Лет ему на вид я не дал бы больше пяти, но на румяном личике не было и следа той весёлой беззаботности и непосредственности, в которых находят обычно отдых и утешение играющие с малышами взрослые. Напротив, казалось, что с дивана напротив меня изучающе рассматривает умудрённый летами старик, утомлённый жизнью и давно разочаровавшийся в ней. Мне сразу подумалось о переселении душ, хотя до сих пор я удерживался от соблазна верить в эту теорию.

Он был почти неподвижен, только покачивал флегматично свисающей с дивана ножкой. Выглядело это так, будто некто, вселившийся в его тело, пытается придать естественности его поведению, но выходит неуклюже, дёргано, как у деревянных кнорозовских марионеток.

Когда я перехватил его немигающий взгляд, странный мальчик ничуть не смутился, а вместо этого легонько кивнул — не мне, а сам себе, словно удовлетворённо отмечая, что всё же добился желаемого. Я сначала отвернулся, решив не обижаться на ребёнка за бестактность, но потом, не выдержав, снова посмотрел на него — чтобы упереться в его прищуренные глаза, которые он и не думал опускать. Мне стало неуютно, и я заёрзал на сидении, будто припрятавший шпаргалку двоечник, на которого пристально уставился преподаватель.

Почему его не одёрнут родители? Я беспомощно завертел головой, стараясь определить, кто же из находящихся рядом с мальчиком взрослых может приказать ему снять с меня осаду. Но он сидел особняком от соседей и слева, и справа, и ни те, ни другие, казалось, не только не имели к нему никакого отношения, но и вообще не замечали его.

Бежать, оставляя поле боя такому несерьёзному противнику, мне было стыдно, и я решил хотя бы не вскакивать с места в то же мгновенье, а набраться мужества и дождаться следующей станции, чтобы степенно подняться и покинуть вагон.

Перегон до неё растянулся, по меньшей мере, вчетверо; никогда ещё я с таким нетерпением не дожидался остановки поезда. Я готов был уже отступиться даже от этого маленького маневра, бросить знамёна и скрыться в дальнем конце вагона; я даже собрал уже свои газеты, собираясь вставать, когда мальчик заговорил.

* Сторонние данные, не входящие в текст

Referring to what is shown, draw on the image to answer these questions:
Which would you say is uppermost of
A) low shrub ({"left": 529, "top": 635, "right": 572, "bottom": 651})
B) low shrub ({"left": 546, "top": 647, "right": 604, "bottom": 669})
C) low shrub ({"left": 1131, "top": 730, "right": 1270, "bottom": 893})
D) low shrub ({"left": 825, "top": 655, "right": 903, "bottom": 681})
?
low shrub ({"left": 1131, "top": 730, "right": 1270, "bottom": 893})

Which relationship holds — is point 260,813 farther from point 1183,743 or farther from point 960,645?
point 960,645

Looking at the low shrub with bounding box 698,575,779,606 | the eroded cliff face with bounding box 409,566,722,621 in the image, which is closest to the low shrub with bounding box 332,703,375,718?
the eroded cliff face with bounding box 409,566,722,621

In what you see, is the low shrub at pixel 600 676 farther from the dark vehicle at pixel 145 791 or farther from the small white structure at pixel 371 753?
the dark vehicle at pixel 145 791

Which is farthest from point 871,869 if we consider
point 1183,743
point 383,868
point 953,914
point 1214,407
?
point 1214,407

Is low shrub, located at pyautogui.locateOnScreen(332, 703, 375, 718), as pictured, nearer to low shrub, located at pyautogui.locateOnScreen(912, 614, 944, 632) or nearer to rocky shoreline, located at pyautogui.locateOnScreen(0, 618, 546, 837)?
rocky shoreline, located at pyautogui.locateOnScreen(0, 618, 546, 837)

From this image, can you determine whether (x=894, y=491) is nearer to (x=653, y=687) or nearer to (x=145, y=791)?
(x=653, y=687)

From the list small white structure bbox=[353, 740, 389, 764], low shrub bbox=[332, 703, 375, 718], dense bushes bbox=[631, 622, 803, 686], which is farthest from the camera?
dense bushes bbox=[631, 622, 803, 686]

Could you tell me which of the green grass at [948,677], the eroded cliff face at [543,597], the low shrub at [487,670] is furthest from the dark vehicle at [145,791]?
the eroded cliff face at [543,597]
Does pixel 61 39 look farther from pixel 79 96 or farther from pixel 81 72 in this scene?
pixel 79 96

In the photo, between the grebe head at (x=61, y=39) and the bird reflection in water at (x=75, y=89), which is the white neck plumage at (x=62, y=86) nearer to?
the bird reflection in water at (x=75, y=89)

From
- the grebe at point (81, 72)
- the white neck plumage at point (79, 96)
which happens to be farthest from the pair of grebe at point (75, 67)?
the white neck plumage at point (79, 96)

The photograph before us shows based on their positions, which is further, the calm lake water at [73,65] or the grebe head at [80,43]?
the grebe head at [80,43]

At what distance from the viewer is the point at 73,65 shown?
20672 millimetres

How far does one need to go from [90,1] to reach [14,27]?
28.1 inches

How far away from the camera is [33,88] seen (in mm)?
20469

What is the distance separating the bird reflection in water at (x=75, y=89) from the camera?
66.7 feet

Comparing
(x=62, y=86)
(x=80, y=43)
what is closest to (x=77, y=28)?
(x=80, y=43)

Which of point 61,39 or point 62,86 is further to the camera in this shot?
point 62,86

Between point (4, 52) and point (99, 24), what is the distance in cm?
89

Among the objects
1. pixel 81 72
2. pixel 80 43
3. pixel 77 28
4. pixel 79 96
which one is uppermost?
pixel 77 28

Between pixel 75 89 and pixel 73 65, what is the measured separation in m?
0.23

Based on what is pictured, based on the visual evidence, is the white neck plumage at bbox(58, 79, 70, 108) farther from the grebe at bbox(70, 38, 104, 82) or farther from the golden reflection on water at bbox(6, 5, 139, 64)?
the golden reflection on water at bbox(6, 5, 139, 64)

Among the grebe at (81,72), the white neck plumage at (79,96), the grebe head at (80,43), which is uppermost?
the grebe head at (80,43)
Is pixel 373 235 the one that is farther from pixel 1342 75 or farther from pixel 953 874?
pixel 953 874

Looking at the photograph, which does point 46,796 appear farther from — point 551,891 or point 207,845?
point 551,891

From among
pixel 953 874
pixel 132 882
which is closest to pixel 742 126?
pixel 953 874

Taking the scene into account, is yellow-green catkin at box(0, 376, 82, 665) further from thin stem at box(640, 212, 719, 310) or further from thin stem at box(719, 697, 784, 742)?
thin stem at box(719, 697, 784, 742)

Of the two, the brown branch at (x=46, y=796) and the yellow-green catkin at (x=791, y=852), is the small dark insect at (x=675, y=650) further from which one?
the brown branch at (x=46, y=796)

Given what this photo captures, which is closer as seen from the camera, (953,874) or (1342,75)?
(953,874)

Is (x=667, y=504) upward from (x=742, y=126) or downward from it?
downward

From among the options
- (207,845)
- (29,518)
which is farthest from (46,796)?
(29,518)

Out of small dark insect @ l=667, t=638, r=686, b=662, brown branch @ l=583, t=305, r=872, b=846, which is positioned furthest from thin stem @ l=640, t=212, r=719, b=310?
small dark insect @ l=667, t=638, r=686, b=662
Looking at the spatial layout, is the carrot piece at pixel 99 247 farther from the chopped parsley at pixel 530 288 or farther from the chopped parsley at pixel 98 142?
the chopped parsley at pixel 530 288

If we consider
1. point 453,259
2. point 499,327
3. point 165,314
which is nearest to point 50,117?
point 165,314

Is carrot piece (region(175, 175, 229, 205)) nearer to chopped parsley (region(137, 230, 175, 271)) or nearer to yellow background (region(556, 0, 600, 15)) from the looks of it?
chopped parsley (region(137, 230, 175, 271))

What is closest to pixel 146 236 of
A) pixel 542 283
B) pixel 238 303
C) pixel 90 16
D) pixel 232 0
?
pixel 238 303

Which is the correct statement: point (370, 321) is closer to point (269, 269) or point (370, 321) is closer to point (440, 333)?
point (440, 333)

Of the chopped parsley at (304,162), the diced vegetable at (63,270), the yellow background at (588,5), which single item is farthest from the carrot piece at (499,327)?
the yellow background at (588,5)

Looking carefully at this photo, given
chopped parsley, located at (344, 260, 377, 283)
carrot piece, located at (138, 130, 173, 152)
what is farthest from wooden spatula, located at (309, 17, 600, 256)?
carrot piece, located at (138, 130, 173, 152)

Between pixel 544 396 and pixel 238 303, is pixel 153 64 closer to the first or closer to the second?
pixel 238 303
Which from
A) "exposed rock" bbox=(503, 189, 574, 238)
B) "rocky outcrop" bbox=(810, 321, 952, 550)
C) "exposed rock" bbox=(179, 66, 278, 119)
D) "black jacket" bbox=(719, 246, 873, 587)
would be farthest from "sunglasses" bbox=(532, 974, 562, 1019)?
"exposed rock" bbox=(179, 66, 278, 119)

Он, несомненно, обращался ко мне. Из-за стука колёс и гудения туннеля было не разобрать ни слова, и я не мог даже догадаться, о чём он со мной говорил. Выражение лица его оставалось неизменным, и только рот беззвучно открывался и закрывался: он и не пытался перекричать шум несущегося поезда. Мне вдруг захотелось услышать его, и я показал на уши, давая понять, что ничего не понимаю, но мальчик никак не отозвался на мой просительный жест.

Когда состав влетел на станцию «Университет», и стало слышно чуть лучше, до меня, наконец, донёсся его голос: неожиданно низкий, взрослый, даже с лёгкой хрипотцой. При его звуке меня пробрала дрожь; одновременно на мальчика поражённо оглянулись все находящиеся рядом пассажиры.

«…найти его. Ибо беда мира в том, что болен Бог его, оттого и мир болен. В горячке Господь, и творение его лихорадит. Умирает Бог, и созданный им мир умирает. Но не поздно ещё…»

Последние слова были заглушены бодрым дикторским объявлением, призывающим не забывать вещи в вагоне. Одновременно старушка, сидевшая рядом с мальчиком, рассеянно уставившись в пустоту, словно проснулась, взяла его за руку и, строго сказав «Алёшенька, не шали!», решительно потащила его к выходу. Он не сопротивлялся, но, будто зная, что я стану провожать его взглядом, у самого выхода обернулся, зыркнул на меня через плечо, и ещё раз кивнул — но теперь уже мне, как бы подтверждая, что всё это не причудилось мне только что, а произошло в действительности.